SUPPLIED RECORDS below:

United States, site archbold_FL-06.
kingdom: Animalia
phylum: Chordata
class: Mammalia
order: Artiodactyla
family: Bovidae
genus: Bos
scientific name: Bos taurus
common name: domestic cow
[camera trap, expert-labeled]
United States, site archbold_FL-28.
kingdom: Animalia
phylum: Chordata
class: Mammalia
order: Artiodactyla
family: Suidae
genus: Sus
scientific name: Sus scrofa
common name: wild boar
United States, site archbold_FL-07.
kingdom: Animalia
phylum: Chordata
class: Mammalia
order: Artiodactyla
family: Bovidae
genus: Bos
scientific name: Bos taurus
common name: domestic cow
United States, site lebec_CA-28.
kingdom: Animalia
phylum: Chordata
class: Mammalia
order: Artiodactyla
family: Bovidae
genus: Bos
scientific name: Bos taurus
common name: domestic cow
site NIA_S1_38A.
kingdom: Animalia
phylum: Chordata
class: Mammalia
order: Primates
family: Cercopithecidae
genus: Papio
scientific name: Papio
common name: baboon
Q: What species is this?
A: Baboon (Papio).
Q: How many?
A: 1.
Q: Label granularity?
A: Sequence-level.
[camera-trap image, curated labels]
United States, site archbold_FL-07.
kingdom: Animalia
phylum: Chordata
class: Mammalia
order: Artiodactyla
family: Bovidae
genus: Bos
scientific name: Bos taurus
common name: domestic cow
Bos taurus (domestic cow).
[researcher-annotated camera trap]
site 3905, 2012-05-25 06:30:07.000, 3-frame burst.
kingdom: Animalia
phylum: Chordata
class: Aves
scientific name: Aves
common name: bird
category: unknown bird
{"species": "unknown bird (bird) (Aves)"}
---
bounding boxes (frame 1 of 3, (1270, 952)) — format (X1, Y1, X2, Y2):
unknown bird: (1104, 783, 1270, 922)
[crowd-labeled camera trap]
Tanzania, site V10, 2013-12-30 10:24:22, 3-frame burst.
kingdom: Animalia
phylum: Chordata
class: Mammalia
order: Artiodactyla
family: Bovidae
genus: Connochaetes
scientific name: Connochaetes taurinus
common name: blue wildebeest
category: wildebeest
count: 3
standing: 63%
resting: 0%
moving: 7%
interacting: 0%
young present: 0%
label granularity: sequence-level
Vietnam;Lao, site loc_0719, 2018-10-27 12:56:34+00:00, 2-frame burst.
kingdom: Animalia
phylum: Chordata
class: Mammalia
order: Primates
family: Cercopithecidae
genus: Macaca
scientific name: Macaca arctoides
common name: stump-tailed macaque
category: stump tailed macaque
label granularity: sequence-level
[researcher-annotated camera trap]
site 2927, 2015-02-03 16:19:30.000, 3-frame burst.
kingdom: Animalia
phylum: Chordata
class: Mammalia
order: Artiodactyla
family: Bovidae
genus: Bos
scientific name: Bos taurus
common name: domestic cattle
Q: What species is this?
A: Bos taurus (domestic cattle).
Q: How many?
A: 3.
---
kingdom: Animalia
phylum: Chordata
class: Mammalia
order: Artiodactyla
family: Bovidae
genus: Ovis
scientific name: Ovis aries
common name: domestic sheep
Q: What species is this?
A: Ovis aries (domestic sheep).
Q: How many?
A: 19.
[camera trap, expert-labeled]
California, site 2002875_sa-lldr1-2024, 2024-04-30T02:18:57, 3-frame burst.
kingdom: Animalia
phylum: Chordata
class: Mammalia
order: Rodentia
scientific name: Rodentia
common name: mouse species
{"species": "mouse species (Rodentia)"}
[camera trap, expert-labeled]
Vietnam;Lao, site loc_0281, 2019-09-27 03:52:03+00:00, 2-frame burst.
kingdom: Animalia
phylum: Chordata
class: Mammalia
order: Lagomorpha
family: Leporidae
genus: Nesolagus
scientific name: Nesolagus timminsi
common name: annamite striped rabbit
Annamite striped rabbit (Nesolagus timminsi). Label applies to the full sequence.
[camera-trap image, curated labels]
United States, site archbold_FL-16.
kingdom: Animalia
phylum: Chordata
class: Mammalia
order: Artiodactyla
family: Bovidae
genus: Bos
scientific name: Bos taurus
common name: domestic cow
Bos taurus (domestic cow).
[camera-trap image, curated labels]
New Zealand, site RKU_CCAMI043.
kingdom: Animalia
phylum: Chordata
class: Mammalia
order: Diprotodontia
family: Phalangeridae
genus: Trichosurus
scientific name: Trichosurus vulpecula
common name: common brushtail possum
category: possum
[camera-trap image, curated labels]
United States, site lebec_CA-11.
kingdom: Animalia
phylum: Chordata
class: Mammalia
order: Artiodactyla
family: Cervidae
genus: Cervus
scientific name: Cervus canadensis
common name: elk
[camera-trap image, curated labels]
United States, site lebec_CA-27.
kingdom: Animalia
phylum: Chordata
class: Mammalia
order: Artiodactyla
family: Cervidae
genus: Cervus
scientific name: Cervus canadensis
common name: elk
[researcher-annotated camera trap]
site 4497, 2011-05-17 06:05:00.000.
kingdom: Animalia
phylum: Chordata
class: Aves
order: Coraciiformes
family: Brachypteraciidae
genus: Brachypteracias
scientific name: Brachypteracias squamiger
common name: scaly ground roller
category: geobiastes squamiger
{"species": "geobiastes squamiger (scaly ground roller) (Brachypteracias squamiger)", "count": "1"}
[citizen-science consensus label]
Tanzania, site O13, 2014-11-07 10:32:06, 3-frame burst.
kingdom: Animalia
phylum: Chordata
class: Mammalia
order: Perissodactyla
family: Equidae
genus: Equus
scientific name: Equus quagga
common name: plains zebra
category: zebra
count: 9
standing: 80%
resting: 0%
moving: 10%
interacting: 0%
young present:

End of SUPPLIED RECORDS.

▸ TO DO
In the data above, tally the lines holding "category" and answer with the figure only.

▸ EXPECTED ANSWER
6